━━ Records for processing ━━

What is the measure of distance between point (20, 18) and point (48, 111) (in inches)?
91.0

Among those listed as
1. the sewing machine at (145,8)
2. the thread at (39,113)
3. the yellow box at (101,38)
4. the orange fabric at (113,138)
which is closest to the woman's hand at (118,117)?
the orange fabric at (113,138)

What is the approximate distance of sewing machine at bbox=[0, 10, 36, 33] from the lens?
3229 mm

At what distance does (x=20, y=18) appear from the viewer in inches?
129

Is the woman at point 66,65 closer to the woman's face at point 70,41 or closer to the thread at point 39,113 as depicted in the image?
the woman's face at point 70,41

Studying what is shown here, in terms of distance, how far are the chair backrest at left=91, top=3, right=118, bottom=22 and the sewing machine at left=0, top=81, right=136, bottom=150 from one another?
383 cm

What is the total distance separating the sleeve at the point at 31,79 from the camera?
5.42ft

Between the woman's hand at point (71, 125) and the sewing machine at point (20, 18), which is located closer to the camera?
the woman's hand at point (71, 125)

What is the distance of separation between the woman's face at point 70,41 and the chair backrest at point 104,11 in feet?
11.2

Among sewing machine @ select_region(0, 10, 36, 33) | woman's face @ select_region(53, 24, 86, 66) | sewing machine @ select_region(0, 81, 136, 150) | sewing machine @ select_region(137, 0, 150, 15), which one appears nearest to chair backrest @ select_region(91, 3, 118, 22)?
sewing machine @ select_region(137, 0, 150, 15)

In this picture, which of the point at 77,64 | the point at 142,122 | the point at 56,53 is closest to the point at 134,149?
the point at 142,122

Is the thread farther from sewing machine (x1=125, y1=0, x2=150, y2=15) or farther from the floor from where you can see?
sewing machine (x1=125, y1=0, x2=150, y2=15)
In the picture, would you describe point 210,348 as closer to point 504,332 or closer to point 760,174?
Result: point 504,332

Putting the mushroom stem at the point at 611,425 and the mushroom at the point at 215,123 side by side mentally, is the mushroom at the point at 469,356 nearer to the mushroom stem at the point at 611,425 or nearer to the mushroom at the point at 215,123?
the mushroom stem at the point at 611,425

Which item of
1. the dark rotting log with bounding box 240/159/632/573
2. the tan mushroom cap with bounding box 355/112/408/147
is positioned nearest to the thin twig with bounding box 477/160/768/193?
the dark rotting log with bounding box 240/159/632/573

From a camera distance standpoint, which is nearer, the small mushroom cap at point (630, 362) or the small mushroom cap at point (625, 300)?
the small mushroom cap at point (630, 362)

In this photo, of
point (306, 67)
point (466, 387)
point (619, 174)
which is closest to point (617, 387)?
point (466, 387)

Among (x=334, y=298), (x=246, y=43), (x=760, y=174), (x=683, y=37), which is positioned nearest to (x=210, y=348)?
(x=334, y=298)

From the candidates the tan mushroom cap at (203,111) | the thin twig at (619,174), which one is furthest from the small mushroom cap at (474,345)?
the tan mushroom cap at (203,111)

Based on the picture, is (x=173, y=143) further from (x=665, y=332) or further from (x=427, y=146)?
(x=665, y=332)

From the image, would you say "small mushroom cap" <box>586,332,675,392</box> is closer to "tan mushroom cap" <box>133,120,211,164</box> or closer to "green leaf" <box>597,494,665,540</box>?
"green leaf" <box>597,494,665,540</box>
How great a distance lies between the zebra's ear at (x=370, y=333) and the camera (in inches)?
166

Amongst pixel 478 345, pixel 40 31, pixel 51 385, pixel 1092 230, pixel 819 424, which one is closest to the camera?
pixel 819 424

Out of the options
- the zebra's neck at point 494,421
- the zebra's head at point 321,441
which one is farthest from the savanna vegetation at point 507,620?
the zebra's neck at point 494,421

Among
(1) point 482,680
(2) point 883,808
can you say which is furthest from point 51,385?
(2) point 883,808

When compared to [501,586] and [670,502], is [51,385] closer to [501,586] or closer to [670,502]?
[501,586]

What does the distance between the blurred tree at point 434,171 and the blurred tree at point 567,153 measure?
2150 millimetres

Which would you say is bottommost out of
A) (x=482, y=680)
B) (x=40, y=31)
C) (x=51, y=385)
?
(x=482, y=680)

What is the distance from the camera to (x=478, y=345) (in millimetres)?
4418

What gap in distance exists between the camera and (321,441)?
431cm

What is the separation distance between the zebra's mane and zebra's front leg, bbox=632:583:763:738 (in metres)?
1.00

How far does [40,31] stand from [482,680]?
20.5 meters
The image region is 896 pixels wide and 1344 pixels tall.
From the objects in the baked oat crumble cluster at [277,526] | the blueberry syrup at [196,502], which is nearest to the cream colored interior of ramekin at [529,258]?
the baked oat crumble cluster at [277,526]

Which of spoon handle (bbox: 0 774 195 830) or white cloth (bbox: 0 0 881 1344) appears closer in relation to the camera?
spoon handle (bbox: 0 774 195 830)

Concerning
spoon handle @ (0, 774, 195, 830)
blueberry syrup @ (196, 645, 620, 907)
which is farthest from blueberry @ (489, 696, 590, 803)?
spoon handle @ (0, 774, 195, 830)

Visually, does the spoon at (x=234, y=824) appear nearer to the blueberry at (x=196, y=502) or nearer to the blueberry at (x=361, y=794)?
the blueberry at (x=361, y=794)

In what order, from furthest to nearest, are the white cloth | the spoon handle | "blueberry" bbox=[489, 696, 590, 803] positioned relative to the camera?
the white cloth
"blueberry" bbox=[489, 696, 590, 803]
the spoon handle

━━━

What this task involves => Retype the listing above without any changes, from start to finish.

The reply =>
What is the measure of distance between point (20, 18) and point (48, 111) (in inches)?
91.0

Among those listed as
1. the sewing machine at (145,8)
2. the thread at (39,113)
3. the yellow box at (101,38)
4. the orange fabric at (113,138)
which is closest to the woman's hand at (118,117)?
the orange fabric at (113,138)

What is the approximate distance of sewing machine at bbox=[0, 10, 36, 33] from the lens?
3229 mm

At what distance does (x=20, y=18) appear from the viewer in inches?
129

Is the woman at point 66,65 closer to the woman's face at point 70,41 or closer to the thread at point 39,113 as depicted in the image?
the woman's face at point 70,41

Studying what is shown here, in terms of distance, how far are the chair backrest at left=91, top=3, right=118, bottom=22 and the sewing machine at left=0, top=81, right=136, bottom=150 from one another?
383 cm

What is the total distance separating the sleeve at the point at 31,79 from the camera?
5.42ft

Between the woman's hand at point (71, 125) and the sewing machine at point (20, 18), which is located closer to the camera?
the woman's hand at point (71, 125)

What is the distance of separation between the woman's face at point 70,41 and the chair backrest at point 104,11 in feet?
11.2

Among sewing machine @ select_region(0, 10, 36, 33) | woman's face @ select_region(53, 24, 86, 66) | sewing machine @ select_region(0, 81, 136, 150) | sewing machine @ select_region(137, 0, 150, 15), which one appears nearest to chair backrest @ select_region(91, 3, 118, 22)?
sewing machine @ select_region(137, 0, 150, 15)

In this picture, which of the point at 77,64 | the point at 142,122 | the point at 56,53 is closest to the point at 134,149?
the point at 142,122

Is the thread farther from sewing machine (x1=125, y1=0, x2=150, y2=15) or farther from the floor from where you can see?
sewing machine (x1=125, y1=0, x2=150, y2=15)
In the picture, would you describe point 210,348 as closer to point 504,332 or closer to point 760,174?
Result: point 504,332

Putting the mushroom stem at the point at 611,425 and the mushroom at the point at 215,123 side by side mentally, is the mushroom at the point at 469,356 nearer to the mushroom stem at the point at 611,425 or nearer to the mushroom at the point at 215,123?
the mushroom stem at the point at 611,425

Which item of
1. the dark rotting log with bounding box 240/159/632/573
2. the tan mushroom cap with bounding box 355/112/408/147
is positioned nearest to the thin twig with bounding box 477/160/768/193?
the dark rotting log with bounding box 240/159/632/573

From a camera distance standpoint, which is nearer, the small mushroom cap at point (630, 362) or the small mushroom cap at point (625, 300)?
the small mushroom cap at point (630, 362)

In this photo, of
point (306, 67)
point (466, 387)
point (619, 174)
which is closest to point (617, 387)?
point (466, 387)

Among (x=334, y=298), (x=246, y=43), (x=760, y=174), (x=683, y=37), which is positioned nearest to (x=210, y=348)?
(x=334, y=298)

From the candidates the tan mushroom cap at (203,111) | the thin twig at (619,174), which one is furthest from the small mushroom cap at (474,345)?
the tan mushroom cap at (203,111)

Based on the picture, is (x=173, y=143) further from (x=665, y=332) or further from (x=427, y=146)?
(x=665, y=332)

From the image, would you say "small mushroom cap" <box>586,332,675,392</box> is closer to "tan mushroom cap" <box>133,120,211,164</box> or closer to "green leaf" <box>597,494,665,540</box>?
"green leaf" <box>597,494,665,540</box>
How great a distance lies between the zebra's ear at (x=370, y=333) and the camera (in inches)?
166

Amongst pixel 478 345, pixel 40 31, pixel 51 385, pixel 1092 230, pixel 819 424, which one is closest to the camera?
pixel 819 424

Out of the options
- the zebra's neck at point 494,421
- the zebra's head at point 321,441
which one is farthest from the savanna vegetation at point 507,620?
the zebra's neck at point 494,421

Among
(1) point 482,680
(2) point 883,808
can you say which is furthest from point 51,385?
(2) point 883,808

When compared to [501,586] and [670,502], is [51,385] closer to [501,586] or closer to [670,502]?
[501,586]

What does the distance between the blurred tree at point 434,171 and the blurred tree at point 567,153 measure?
2150 millimetres

Which would you say is bottommost out of
A) (x=482, y=680)
B) (x=40, y=31)
C) (x=51, y=385)
?
(x=482, y=680)

What is the distance from the camera to (x=478, y=345) (in millimetres)?
4418

What gap in distance exists between the camera and (321,441)?
431cm

What is the separation distance between the zebra's mane and zebra's front leg, bbox=632:583:763:738 (in metres)?
1.00

How far does [40,31] stand from [482,680]?
20.5 meters
The image region is 896 pixels wide and 1344 pixels tall.
From the objects in the baked oat crumble cluster at [277,526] | the blueberry syrup at [196,502], which is nearest to the cream colored interior of ramekin at [529,258]?
the baked oat crumble cluster at [277,526]

Which of spoon handle (bbox: 0 774 195 830) or white cloth (bbox: 0 0 881 1344) appears closer in relation to the camera?
spoon handle (bbox: 0 774 195 830)

Concerning
spoon handle @ (0, 774, 195, 830)
blueberry syrup @ (196, 645, 620, 907)
which is farthest from blueberry @ (489, 696, 590, 803)?
spoon handle @ (0, 774, 195, 830)

Visually, does the spoon at (x=234, y=824) appear nearer to the blueberry at (x=196, y=502) or nearer to the blueberry at (x=361, y=794)?
the blueberry at (x=361, y=794)

In what order, from furthest to nearest, are the white cloth | the spoon handle | "blueberry" bbox=[489, 696, 590, 803] positioned relative to the camera?
the white cloth
"blueberry" bbox=[489, 696, 590, 803]
the spoon handle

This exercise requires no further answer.